> **SHORT PROBLEM**: Word for word, print each line of the listing below; pictures stay out.
[Start of EXTRACTED INFORMATION]
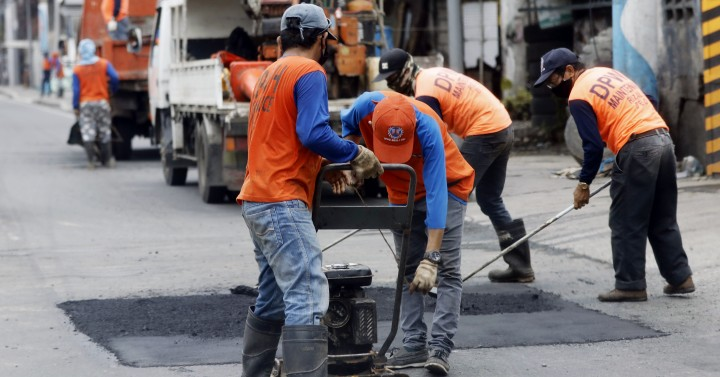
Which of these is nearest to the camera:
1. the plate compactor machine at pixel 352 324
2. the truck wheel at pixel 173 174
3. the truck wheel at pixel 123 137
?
the plate compactor machine at pixel 352 324

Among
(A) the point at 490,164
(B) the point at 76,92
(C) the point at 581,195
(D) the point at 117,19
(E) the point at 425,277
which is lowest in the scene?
(E) the point at 425,277

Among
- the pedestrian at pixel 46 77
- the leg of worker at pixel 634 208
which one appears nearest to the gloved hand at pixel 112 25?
the leg of worker at pixel 634 208

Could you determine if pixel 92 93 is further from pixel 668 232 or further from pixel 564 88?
pixel 668 232

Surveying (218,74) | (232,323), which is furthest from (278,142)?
(218,74)

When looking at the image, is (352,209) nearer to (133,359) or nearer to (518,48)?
(133,359)

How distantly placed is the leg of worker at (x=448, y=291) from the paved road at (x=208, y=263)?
20 cm

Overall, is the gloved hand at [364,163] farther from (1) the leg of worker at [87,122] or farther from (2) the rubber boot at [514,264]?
(1) the leg of worker at [87,122]

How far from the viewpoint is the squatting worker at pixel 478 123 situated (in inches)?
298

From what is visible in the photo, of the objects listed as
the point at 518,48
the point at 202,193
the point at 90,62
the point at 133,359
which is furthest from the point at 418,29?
the point at 133,359

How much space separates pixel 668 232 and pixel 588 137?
902 millimetres

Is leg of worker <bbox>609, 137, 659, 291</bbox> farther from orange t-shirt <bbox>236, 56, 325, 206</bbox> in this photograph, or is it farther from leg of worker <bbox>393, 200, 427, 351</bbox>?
orange t-shirt <bbox>236, 56, 325, 206</bbox>

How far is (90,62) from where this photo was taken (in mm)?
19297

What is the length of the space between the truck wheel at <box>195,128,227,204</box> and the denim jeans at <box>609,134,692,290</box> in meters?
6.90

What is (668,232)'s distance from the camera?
28.1ft
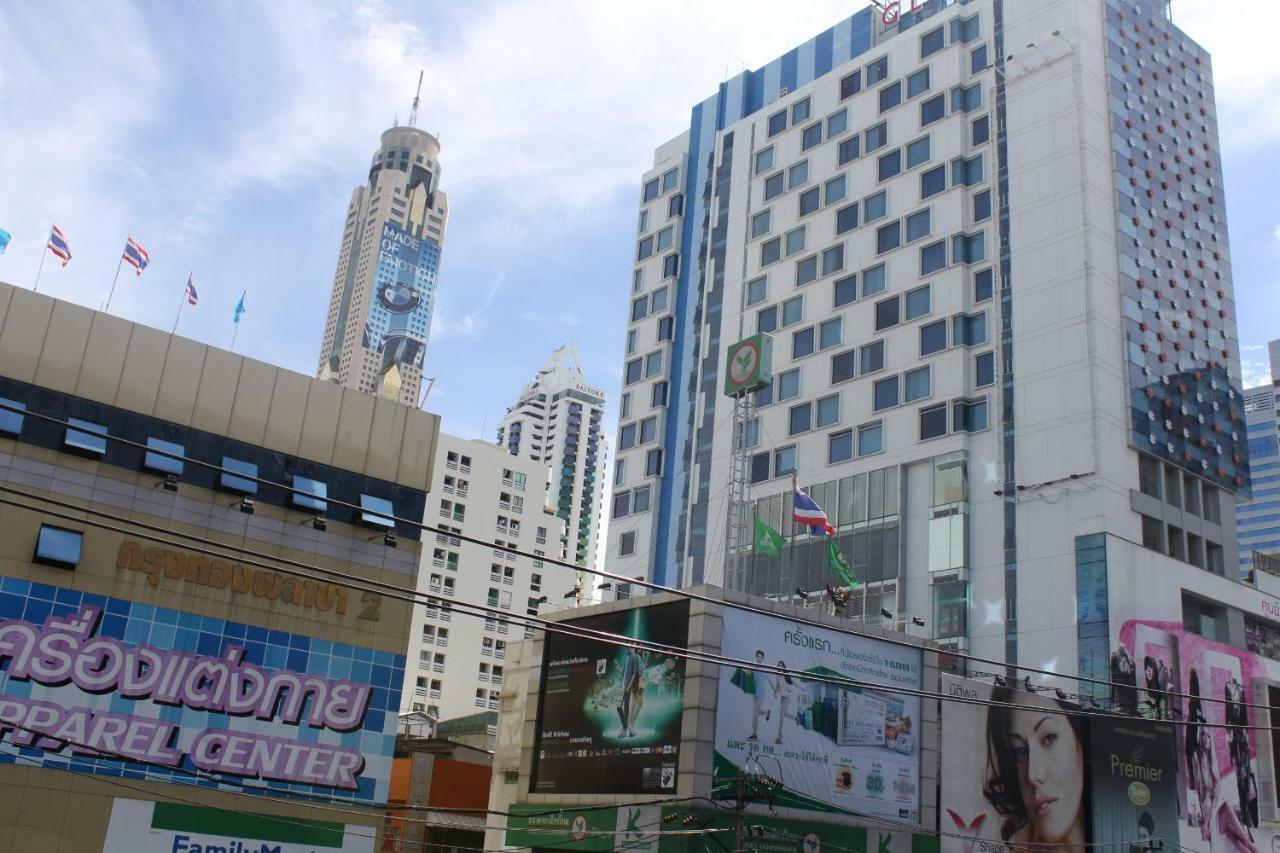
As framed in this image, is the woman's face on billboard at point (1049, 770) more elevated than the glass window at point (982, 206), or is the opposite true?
the glass window at point (982, 206)

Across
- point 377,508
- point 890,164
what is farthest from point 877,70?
point 377,508

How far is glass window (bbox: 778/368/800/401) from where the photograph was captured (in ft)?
294

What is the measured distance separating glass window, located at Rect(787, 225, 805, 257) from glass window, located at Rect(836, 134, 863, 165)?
575cm

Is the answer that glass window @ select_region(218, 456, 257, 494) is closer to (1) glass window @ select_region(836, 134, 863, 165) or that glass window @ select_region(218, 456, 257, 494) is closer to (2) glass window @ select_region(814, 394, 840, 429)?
(2) glass window @ select_region(814, 394, 840, 429)

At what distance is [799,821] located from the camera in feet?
156

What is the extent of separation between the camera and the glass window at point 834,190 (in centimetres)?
9256

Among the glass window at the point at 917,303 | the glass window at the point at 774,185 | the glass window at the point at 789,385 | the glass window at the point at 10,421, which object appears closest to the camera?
the glass window at the point at 10,421

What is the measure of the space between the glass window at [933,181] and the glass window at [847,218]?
5639 millimetres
[End of EXTRACTED INFORMATION]
> **WRITTEN RESPONSE**:
Which of these is nearest to the camera:
1. the plate compactor machine at pixel 352 324
2. the truck wheel at pixel 173 174
3. the truck wheel at pixel 123 137
?
the plate compactor machine at pixel 352 324

Among
(A) the point at 490,164
(B) the point at 76,92
(C) the point at 581,195
(D) the point at 117,19
(E) the point at 425,277
which is lowest in the scene?
(E) the point at 425,277

Among
- the pedestrian at pixel 46 77
- the leg of worker at pixel 634 208
which one appears nearest to the gloved hand at pixel 112 25?
the leg of worker at pixel 634 208

Could you determine if pixel 92 93 is further from pixel 668 232 or further from pixel 564 88?
pixel 668 232

Surveying (218,74) | (232,323), which is furthest from (278,142)?
(218,74)

When looking at the image, is (352,209) nearer to (133,359) or nearer to (518,48)?
(133,359)

How distantly placed is the leg of worker at (x=448, y=291) from the paved road at (x=208, y=263)?
20 cm

Overall, is the gloved hand at [364,163] farther from (1) the leg of worker at [87,122] or farther from (2) the rubber boot at [514,264]?
(1) the leg of worker at [87,122]

How far from the viewpoint is the squatting worker at pixel 478 123 situated (in inches)?
298

From what is visible in the photo, of the objects listed as
the point at 518,48
the point at 202,193
the point at 90,62
the point at 133,359
which is furthest from the point at 418,29?
the point at 133,359

How much space separates pixel 668 232 and pixel 588 137?
902 millimetres

Is leg of worker <bbox>609, 137, 659, 291</bbox> farther from orange t-shirt <bbox>236, 56, 325, 206</bbox> in this photograph, or is it farther from leg of worker <bbox>393, 200, 427, 351</bbox>?
orange t-shirt <bbox>236, 56, 325, 206</bbox>

How far is (90,62) from where this photo was taken (in mm)?
19297

What is the length of the space between the truck wheel at <box>195,128,227,204</box> and the denim jeans at <box>609,134,692,290</box> in meters?
6.90

What is (668,232)'s distance from the camera?
28.1ft
As framed in this image, is the woman's face on billboard at point (1049, 770) more elevated than the glass window at point (982, 206), or is the opposite true?
the glass window at point (982, 206)

Across
- point 377,508
- point 890,164
what is farthest from point 877,70?
point 377,508

How far is glass window (bbox: 778/368/800/401) from where the photograph was captured (in ft)?
294

What is the measured distance separating glass window, located at Rect(787, 225, 805, 257) from glass window, located at Rect(836, 134, 863, 165)?
575cm

Is the answer that glass window @ select_region(218, 456, 257, 494) is closer to (1) glass window @ select_region(836, 134, 863, 165) or that glass window @ select_region(218, 456, 257, 494) is closer to (2) glass window @ select_region(814, 394, 840, 429)?
(2) glass window @ select_region(814, 394, 840, 429)

At what distance is [799,821] located from the camera in feet?
156

What is the extent of separation between the camera and the glass window at point 834,190 (in centimetres)?
9256

Among the glass window at the point at 917,303 | the glass window at the point at 774,185 | the glass window at the point at 789,385 | the glass window at the point at 10,421, which object appears closest to the camera?
the glass window at the point at 10,421

What is the measure of the space between the glass window at [933,181] and the glass window at [847,218]?
5639 millimetres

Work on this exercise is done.